China bans gold farming, temperature of hell drops slightly

In a  recent joint press release from China’s Ministry of Culture and Ministry of Commerce, the country announced that it will no longer tolerate the trade of real goods for virtual ones. The circular released by two ministries stated that, “the virtual currency, which is converted into real money at a certain exchange rate, will only be allowed to trade in virtual goods and services provided by its issuer, not real goods and services.” In defining what constitutes “virtual currency,” the ministries’ also included prepaid game cards, making the reach of this legislation a fairly wide one.

The new rule will be enforced by “public security authorities” and comes on the heels of the government’s increasing fear that the rising rate of conversion between virtual and real money will soon have an impact on the country’s economy. And this fear may not be all that irrational; after all, China boasts the most internet users in the world with 298 million. In addition, the virtual money trade market hit several billion yuan* after rising 20 percent over the previous year. With such a large market, its no surprise that they want to set a few more rules.

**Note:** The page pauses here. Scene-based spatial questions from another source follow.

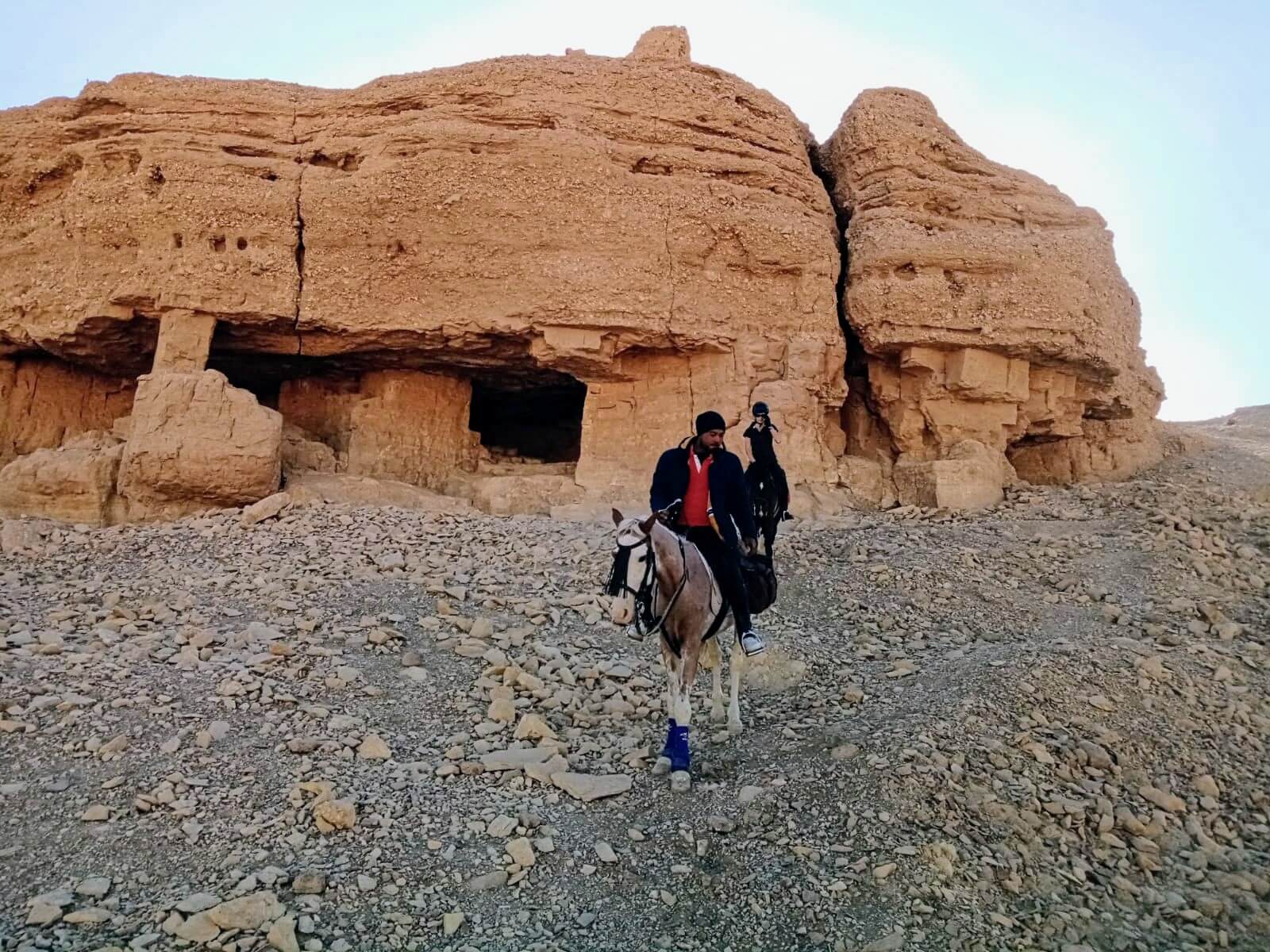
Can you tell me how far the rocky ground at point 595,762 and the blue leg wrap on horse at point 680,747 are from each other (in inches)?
8.2

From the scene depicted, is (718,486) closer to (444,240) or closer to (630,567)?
(630,567)

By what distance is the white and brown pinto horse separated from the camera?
16.3 feet

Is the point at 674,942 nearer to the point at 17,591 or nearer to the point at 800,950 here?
the point at 800,950

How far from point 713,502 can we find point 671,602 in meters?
0.79

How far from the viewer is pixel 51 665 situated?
629 cm

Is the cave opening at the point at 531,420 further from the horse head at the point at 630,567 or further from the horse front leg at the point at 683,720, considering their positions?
the horse head at the point at 630,567

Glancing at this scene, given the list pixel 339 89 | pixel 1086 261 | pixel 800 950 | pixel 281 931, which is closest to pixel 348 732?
pixel 281 931

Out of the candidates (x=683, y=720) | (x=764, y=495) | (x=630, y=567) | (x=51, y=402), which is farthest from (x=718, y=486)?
(x=51, y=402)

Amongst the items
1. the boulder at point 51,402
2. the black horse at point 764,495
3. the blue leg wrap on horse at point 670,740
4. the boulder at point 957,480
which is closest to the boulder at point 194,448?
the boulder at point 51,402

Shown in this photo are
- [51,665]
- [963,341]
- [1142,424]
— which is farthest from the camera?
[1142,424]

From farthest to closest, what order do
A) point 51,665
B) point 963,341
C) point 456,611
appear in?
1. point 963,341
2. point 456,611
3. point 51,665

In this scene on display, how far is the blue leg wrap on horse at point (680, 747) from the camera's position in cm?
525

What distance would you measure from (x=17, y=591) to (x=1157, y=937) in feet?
30.8

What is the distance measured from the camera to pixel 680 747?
207 inches
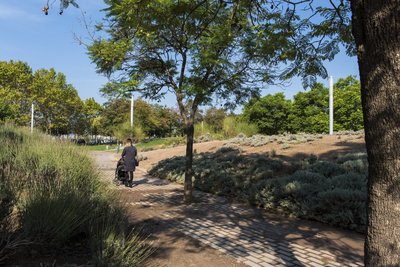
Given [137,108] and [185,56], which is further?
[137,108]

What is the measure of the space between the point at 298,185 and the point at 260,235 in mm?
2595

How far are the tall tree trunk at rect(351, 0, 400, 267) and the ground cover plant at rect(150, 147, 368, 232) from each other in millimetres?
4753

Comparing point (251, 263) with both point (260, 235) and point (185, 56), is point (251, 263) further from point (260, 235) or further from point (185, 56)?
point (185, 56)

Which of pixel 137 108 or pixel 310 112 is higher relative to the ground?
pixel 137 108

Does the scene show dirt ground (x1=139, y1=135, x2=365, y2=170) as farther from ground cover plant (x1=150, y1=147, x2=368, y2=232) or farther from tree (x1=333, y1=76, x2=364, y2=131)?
tree (x1=333, y1=76, x2=364, y2=131)

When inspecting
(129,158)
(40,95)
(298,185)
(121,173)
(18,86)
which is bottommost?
(121,173)

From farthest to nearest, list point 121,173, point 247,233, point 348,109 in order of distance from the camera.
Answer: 1. point 348,109
2. point 121,173
3. point 247,233

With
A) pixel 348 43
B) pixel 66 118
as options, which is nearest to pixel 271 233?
pixel 348 43

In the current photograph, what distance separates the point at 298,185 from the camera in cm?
880

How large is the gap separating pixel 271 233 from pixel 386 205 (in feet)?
14.9

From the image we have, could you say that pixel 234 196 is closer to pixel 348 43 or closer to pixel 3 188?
pixel 348 43

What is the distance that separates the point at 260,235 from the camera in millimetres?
6586

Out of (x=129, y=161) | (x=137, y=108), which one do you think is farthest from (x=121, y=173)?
(x=137, y=108)

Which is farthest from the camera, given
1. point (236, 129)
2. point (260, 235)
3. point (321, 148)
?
point (236, 129)
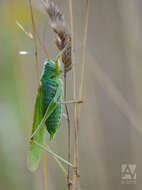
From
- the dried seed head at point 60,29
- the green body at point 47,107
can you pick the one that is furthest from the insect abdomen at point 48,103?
the dried seed head at point 60,29

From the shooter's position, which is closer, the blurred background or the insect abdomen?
the insect abdomen

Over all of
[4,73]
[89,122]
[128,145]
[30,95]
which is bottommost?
[128,145]

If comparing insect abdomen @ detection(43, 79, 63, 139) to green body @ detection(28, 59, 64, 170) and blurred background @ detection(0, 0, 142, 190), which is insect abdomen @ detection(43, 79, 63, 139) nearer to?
green body @ detection(28, 59, 64, 170)

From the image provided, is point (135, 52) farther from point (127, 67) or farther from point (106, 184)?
point (106, 184)

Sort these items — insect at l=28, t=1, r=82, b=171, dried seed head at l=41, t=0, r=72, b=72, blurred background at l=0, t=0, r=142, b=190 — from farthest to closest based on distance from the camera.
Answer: blurred background at l=0, t=0, r=142, b=190
insect at l=28, t=1, r=82, b=171
dried seed head at l=41, t=0, r=72, b=72

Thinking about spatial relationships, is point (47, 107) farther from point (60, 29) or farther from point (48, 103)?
point (60, 29)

So what does this all mean for you? Well, for one thing, it could mean less in-game inflation for your favorite MMO’s (if it really does prevent gold selling). It could also be a bad thing, if you were one of the buyers that is. Less gold-sellers means less competition, less competition means increasing rates, maybe even beyond what you can afford, and that could mean that you might actually have to -gasp- earn in-game money yourself. One final issue is that more and more countries are laying down legislation on the virtual world, which was once highly unregulated. Right now, the internet is one of the last bastions of non-censorship (whether that’s good or bad is for you to decide) but there are plenty of people who’d love to change that and each new virtual law could be a small step in that direction. Luckily, this one was a very small step.